TRY IT
Only an exact repetition of every entry counts as the answer.

MATERIAL FOR THIS EXERCISE
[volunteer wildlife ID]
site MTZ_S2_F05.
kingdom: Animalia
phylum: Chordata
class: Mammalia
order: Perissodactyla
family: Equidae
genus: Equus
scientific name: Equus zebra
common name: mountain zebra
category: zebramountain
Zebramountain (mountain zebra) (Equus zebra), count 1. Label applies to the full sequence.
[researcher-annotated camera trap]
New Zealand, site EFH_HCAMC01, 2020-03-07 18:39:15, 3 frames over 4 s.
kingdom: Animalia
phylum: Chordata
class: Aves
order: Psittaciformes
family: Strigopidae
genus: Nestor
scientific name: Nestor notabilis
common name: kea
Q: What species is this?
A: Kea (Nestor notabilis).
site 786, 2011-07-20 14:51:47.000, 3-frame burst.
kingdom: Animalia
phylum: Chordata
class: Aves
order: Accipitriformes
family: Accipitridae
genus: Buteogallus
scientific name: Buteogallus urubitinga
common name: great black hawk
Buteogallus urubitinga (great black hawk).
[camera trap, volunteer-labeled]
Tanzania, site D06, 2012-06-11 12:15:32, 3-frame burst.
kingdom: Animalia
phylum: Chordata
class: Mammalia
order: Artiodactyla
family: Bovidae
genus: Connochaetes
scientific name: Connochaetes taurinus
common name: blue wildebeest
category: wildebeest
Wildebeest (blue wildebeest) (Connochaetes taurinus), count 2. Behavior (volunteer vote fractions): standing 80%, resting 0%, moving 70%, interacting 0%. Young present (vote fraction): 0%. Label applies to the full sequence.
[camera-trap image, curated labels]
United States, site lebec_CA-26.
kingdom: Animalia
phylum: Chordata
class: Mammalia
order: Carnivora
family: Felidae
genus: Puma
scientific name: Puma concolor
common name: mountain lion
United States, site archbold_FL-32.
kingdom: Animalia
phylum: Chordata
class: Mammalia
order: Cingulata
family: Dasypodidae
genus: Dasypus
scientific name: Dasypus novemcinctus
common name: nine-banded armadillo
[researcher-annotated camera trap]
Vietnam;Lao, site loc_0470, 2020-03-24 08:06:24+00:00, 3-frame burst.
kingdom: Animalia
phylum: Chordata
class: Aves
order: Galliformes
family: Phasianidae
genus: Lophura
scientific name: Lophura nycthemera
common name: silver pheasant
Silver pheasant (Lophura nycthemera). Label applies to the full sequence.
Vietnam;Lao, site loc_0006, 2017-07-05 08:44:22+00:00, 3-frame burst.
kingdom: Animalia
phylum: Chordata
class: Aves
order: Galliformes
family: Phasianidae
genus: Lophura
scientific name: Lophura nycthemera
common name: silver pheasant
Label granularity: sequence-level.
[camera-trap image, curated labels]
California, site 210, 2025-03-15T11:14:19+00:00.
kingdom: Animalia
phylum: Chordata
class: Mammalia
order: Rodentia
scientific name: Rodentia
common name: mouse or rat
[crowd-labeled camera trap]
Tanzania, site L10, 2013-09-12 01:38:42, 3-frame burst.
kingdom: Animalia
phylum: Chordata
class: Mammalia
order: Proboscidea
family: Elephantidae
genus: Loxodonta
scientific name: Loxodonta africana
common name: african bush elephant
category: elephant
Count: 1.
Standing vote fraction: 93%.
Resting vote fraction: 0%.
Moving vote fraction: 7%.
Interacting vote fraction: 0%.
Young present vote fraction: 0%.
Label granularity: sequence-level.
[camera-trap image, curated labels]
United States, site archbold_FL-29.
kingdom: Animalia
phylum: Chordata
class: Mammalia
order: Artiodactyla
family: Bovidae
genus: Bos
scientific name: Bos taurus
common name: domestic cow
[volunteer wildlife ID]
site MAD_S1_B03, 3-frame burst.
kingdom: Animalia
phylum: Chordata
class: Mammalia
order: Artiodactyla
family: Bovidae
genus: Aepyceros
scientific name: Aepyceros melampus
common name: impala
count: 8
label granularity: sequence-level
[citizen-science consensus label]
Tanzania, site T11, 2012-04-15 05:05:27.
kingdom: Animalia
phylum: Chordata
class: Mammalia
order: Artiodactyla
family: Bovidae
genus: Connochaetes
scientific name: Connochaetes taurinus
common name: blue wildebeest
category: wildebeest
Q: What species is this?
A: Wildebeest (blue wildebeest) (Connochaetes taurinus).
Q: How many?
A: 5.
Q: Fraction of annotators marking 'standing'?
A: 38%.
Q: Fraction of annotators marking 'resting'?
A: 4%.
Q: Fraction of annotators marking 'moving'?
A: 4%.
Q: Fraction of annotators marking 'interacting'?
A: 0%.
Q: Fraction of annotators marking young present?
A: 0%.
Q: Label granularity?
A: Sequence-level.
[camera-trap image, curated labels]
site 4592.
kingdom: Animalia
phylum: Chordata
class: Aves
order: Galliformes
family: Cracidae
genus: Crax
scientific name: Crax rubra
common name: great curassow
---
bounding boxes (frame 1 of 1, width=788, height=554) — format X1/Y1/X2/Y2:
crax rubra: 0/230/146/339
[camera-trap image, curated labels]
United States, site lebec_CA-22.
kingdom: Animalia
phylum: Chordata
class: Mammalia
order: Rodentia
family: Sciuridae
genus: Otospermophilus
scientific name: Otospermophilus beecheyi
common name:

RESPONSE BOX
[volunteer wildlife ID]
site MTZ_S2_F05.
kingdom: Animalia
phylum: Chordata
class: Mammalia
order: Perissodactyla
family: Equidae
genus: Equus
scientific name: Equus zebra
common name: mountain zebra
category: zebramountain
Zebramountain (mountain zebra) (Equus zebra), count 1. Label applies to the full sequence.
[researcher-annotated camera trap]
New Zealand, site EFH_HCAMC01, 2020-03-07 18:39:15, 3 frames over 4 s.
kingdom: Animalia
phylum: Chordata
class: Aves
order: Psittaciformes
family: Strigopidae
genus: Nestor
scientific name: Nestor notabilis
common name: kea
Q: What species is this?
A: Kea (Nestor notabilis).
site 786, 2011-07-20 14:51:47.000, 3-frame burst.
kingdom: Animalia
phylum: Chordata
class: Aves
order: Accipitriformes
family: Accipitridae
genus: Buteogallus
scientific name: Buteogallus urubitinga
common name: great black hawk
Buteogallus urubitinga (great black hawk).
[camera trap, volunteer-labeled]
Tanzania, site D06, 2012-06-11 12:15:32, 3-frame burst.
kingdom: Animalia
phylum: Chordata
class: Mammalia
order: Artiodactyla
family: Bovidae
genus: Connochaetes
scientific name: Connochaetes taurinus
common name: blue wildebeest
category: wildebeest
Wildebeest (blue wildebeest) (Connochaetes taurinus), count 2. Behavior (volunteer vote fractions): standing 80%, resting 0%, moving 70%, interacting 0%. Young present (vote fraction): 0%. Label applies to the full sequence.
[camera-trap image, curated labels]
United States, site lebec_CA-26.
kingdom: Animalia
phylum: Chordata
class: Mammalia
order: Carnivora
family: Felidae
genus: Puma
scientific name: Puma concolor
common name: mountain lion
United States, site archbold_FL-32.
kingdom: Animalia
phylum: Chordata
class: Mammalia
order: Cingulata
family: Dasypodidae
genus: Dasypus
scientific name: Dasypus novemcinctus
common name: nine-banded armadillo
[researcher-annotated camera trap]
Vietnam;Lao, site loc_0470, 2020-03-24 08:06:24+00:00, 3-frame burst.
kingdom: Animalia
phylum: Chordata
class: Aves
order: Galliformes
family: Phasianidae
genus: Lophura
scientific name: Lophura nycthemera
common name: silver pheasant
Silver pheasant (Lophura nycthemera). Label applies to the full sequence.
Vietnam;Lao, site loc_0006, 2017-07-05 08:44:22+00:00, 3-frame burst.
kingdom: Animalia
phylum: Chordata
class: Aves
order: Galliformes
family: Phasianidae
genus: Lophura
scientific name: Lophura nycthemera
common name: silver pheasant
Label granularity: sequence-level.
[camera-trap image, curated labels]
California, site 210, 2025-03-15T11:14:19+00:00.
kingdom: Animalia
phylum: Chordata
class: Mammalia
order: Rodentia
scientific name: Rodentia
common name: mouse or rat
[crowd-labeled camera trap]
Tanzania, site L10, 2013-09-12 01:38:42, 3-frame burst.
kingdom: Animalia
phylum: Chordata
class: Mammalia
order: Proboscidea
family: Elephantidae
genus: Loxodonta
scientific name: Loxodonta africana
common name: african bush elephant
category: elephant
Count: 1.
Standing vote fraction: 93%.
Resting vote fraction: 0%.
Moving vote fraction: 7%.
Interacting vote fraction: 0%.
Young present vote fraction: 0%.
Label granularity: sequence-level.
[camera-trap image, curated labels]
United States, site archbold_FL-29.
kingdom: Animalia
phylum: Chordata
class: Mammalia
order: Artiodactyla
family: Bovidae
genus: Bos
scientific name: Bos taurus
common name: domestic cow
[volunteer wildlife ID]
site MAD_S1_B03, 3-frame burst.
kingdom: Animalia
phylum: Chordata
class: Mammalia
order: Artiodactyla
family: Bovidae
genus: Aepyceros
scientific name: Aepyceros melampus
common name: impala
count: 8
label granularity: sequence-level
[citizen-science consensus label]
Tanzania, site T11, 2012-04-15 05:05:27.
kingdom: Animalia
phylum: Chordata
class: Mammalia
order: Artiodactyla
family: Bovidae
genus: Connochaetes
scientific name: Connochaetes taurinus
common name: blue wildebeest
category: wildebeest
Q: What species is this?
A: Wildebeest (blue wildebeest) (Connochaetes taurinus).
Q: How many?
A: 5.
Q: Fraction of annotators marking 'standing'?
A: 38%.
Q: Fraction of annotators marking 'resting'?
A: 4%.
Q: Fraction of annotators marking 'moving'?
A: 4%.
Q: Fraction of annotators marking 'interacting'?
A: 0%.
Q: Fraction of annotators marking young present?
A: 0%.
Q: Label granularity?
A: Sequence-level.
[camera-trap image, curated labels]
site 4592.
kingdom: Animalia
phylum: Chordata
class: Aves
order: Galliformes
family: Cracidae
genus: Crax
scientific name: Crax rubra
common name: great curassow
---
bounding boxes (frame 1 of 1, width=788, height=554) — format X1/Y1/X2/Y2:
crax rubra: 0/230/146/339
[camera-trap image, curated labels]
United States, site lebec_CA-22.
kingdom: Animalia
phylum: Chordata
class: Mammalia
order: Rodentia
family: Sciuridae
genus: Otospermophilus
scientific name: Otospermophilus beecheyi
common name:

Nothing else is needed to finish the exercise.